TAIPEI (Taiwan News) — Chinese Ministry of Foreign Affairs spokesperson Wang Wenbin (汪文斌) said during a routine press conference on Tuesday (Aug. 4) that if the U.S. continues refusing to renew work visas for Chinese state media personnel then China will be forced to make an “appropriate response,” according to UDN.
The U.S. government announced in March that it will lower the cap on allowed employees at five Chinese state media outlets operating in the country from a total of 160 to 100. This means that 60 state news workers will lose their visas if they are unable to find new employment by Aug. 6, UDN reported.
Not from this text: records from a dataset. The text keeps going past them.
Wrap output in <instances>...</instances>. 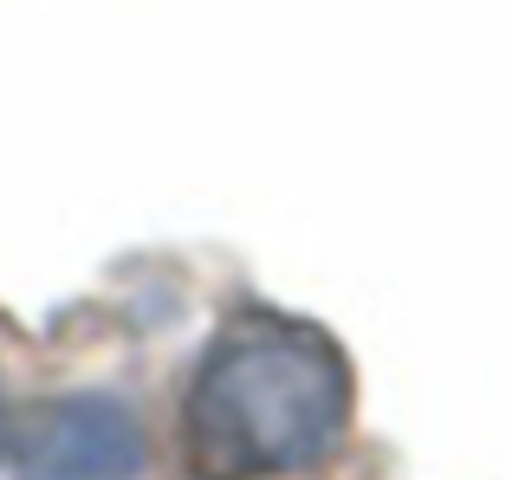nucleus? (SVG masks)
<instances>
[{
	"instance_id": "f257e3e1",
	"label": "nucleus",
	"mask_w": 512,
	"mask_h": 480,
	"mask_svg": "<svg viewBox=\"0 0 512 480\" xmlns=\"http://www.w3.org/2000/svg\"><path fill=\"white\" fill-rule=\"evenodd\" d=\"M350 416L344 357L305 325H240L188 396V448L201 474H286L338 448Z\"/></svg>"
},
{
	"instance_id": "f03ea898",
	"label": "nucleus",
	"mask_w": 512,
	"mask_h": 480,
	"mask_svg": "<svg viewBox=\"0 0 512 480\" xmlns=\"http://www.w3.org/2000/svg\"><path fill=\"white\" fill-rule=\"evenodd\" d=\"M143 429L111 396H72L46 409L26 442V480H137Z\"/></svg>"
}]
</instances>
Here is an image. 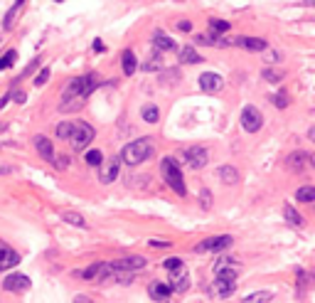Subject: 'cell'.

The five Chinese state media outlets that would be impacted include Xinhua News Agency, China Global Television Network, China Radio International, China Daily, and the People's Daily.
Hu Xijin (胡錫進), editor-in-chief of the state-run Global Times, observed on Twitter Tuesday that Aug. 6 was just a few days away and said the U.S. is very unlikely to change its stance. He added that even though Chinese state media personnel in the U.S. have submitted visa renewal applications, approval has so far been elusive.
As for whether American journalists in Hong Kong will be affected, Wang said that Hong Kong Special Administrative Region is part of China and that how China will respond to the ejection of its state media agents falls within the scope of the central government’s foreign affairs prerogative.
Hu said that as the U.S. has so far declined to renew the soon-to-sunset visas, China has been preparing for all contingencies, including the withdrawal of all Chinese state media from the U.S., which would be followed by "fierce retaliation," such as expelling all American journalists from Hong Kong.
“Is the U.S. trying to expel all Chinese reporters in that country? Or trying to force China to pull out all its reporters? What I want to say is that it will not scare the Chinese,” Hu said. “I actually want Washington to think about it. Many American journalists have been living in China for many years, and there are a few hundred in Hong Kong. If the media war between China and the U.S. escalates, who will be hurt most is very obvious.”